Does she sound like a goody two-shoes? She isn’t.
Does she know everything? She doesn’t. But she does know you don’t walk too close to the Tarrant house.
Vikki Wakefield’s scene-setting is beautiful. She deftly paints a picture of the poorer Australian suburbs. As a reader I could feel the heat, sweat, and mosquitoes of a summer blackout, the shift in the air from bone-dry to muggy-damp, the huge drops of warm rain that turn dust to sludge. I could see the broken chain link fences and feel the the brown crispy grass and smell the train exhaust and Breezer vomit. Mim lives in the “worst street in the worst suburb”, and her life lies in sharp contrast to the shiny, white, alien middle-class life of her crush Jordan and his muso sister Kate.
The novel examines fear and safety, intimidation and revenge, dreams and realities, assumptions and expectations. Of Jordan, Mim says “He’s got me all boxed up in a brown, shabby little package, like the one he stole from me. He thinks his sister has shiny paper, hospital corners, and a big pink bow.” This book is not all about the romance or the middle-class characters; it’s about Mim and her place in the world, about the people around her. Sometimes Mim breaks from their expectations; but in addition, her family and neighbours, at first glance a disparate crew of drunks and criminals and child neglecters and sex workers and nasty old ladies, are not all who Mim thinks they are. She is even forced to take a long look at who her Mum really is.

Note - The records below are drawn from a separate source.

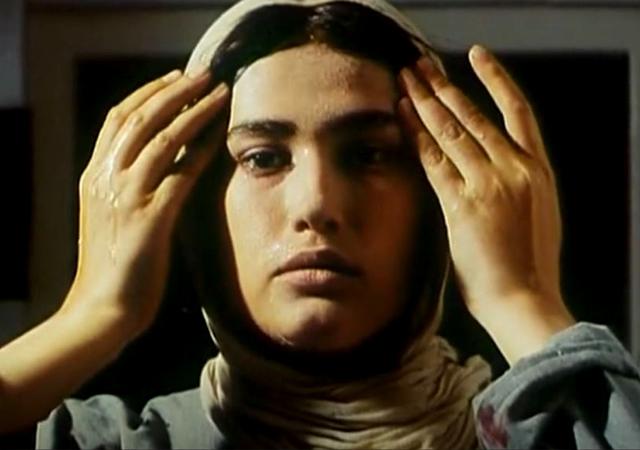 دانلود فیلم به من نگاه کن 1381 با لینک مستقیم رایگان فیلم سینمایی به من نگاه کن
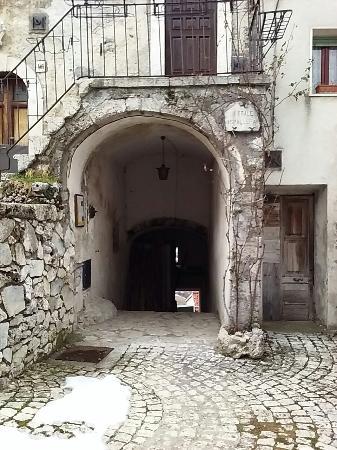 Centro storico di Opi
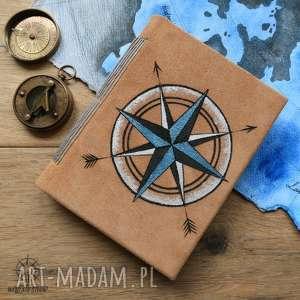 notes a6 ze skórzaną twardą okładką i elastycznym grzbietem - strzały kompas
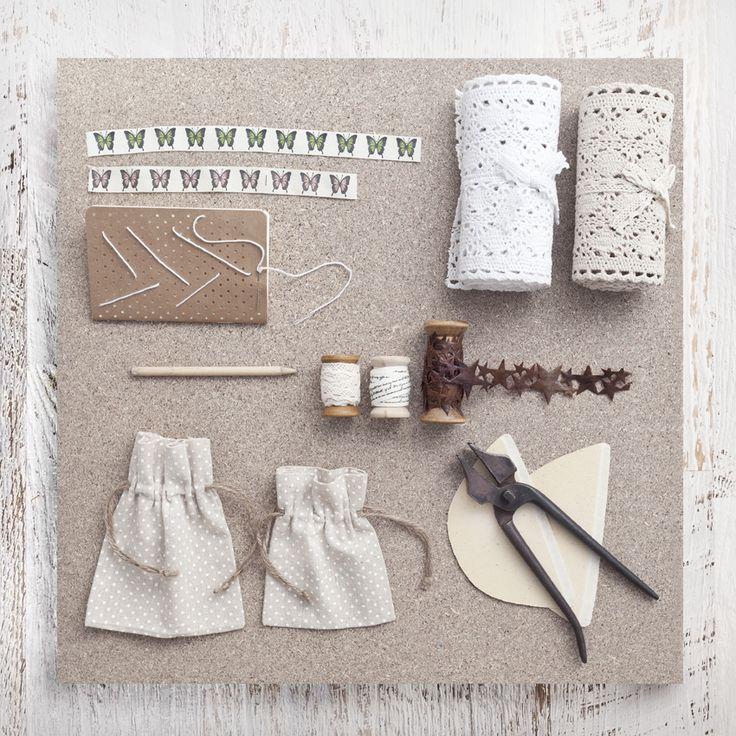 Detalles de papelería y manualidades de muy mucho para regalar o crear tus propios regalos. #muymucho #muymuchopormuypoco #regalos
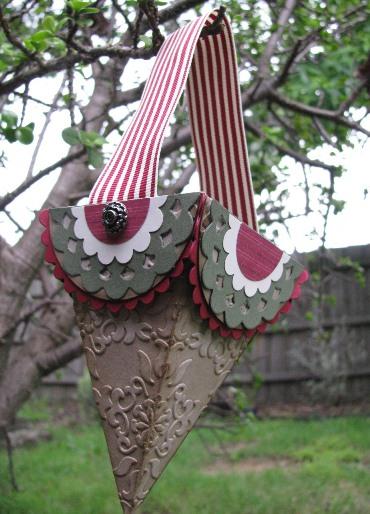 Petal Cone Christmas basket bl
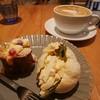 クイント - 料理写真:パンプディング、たまごサンド、カフェラテ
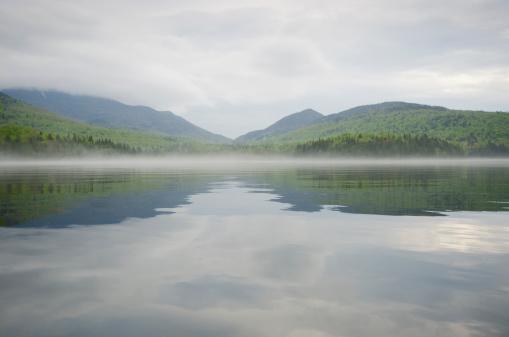 Adirondack Mountains「Mist on lake Placid」:スマホ壁紙(2)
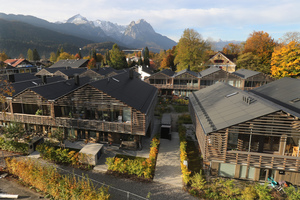 Das RotoQ natur mit seinem massiven Rahmen aus Kiefernholz passt sehr gut zur Holzbauweise der GAP-Häuser
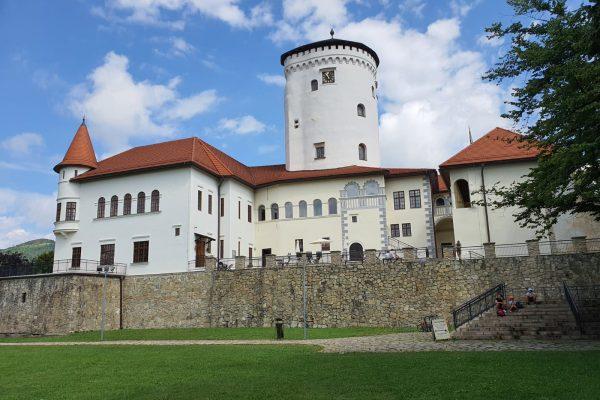 Budatínsky hrad czyli Zamek Budatin w Żylinie – wakacje na Słowacji 2020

The book is very “between”, very liminal – very YA. There are things left unsaid, messages left unsent, rules broken, dreams unspoken, relationships hanging in the balance, uneasy truces, shifting power balances. Wakefield has a glorious touch with metaphor: the dog on the chain who Mim goads, stnading just far enough away, deadly menace only a breath away. The wax in a mostly-dead lava lamp, like dreams nearly out of reach, dead one day, the next day twisting, but still trapped. Moving boxes left unpacked, unopened stacks of mail-order boxes, packages that aren’t what you (or Mim) think they are, and people who might have your back when you least expect it.
A couple of favourite quotes:
“I know my hair is limp and ratty and I’m covered in green slime. I’m a skinny, sixteen going on seventeen-year-old girl with an awful name, bad breeding, and a dubious future. I feel strong and beautiful.”
“Fly all you want, but if you’ve got nowhere to land, you’re fucked.”
Content notes: fat-shaming language (subverted somewhat); domestic violence, sexual violence, animal cruelty (all treated as the horrors they are).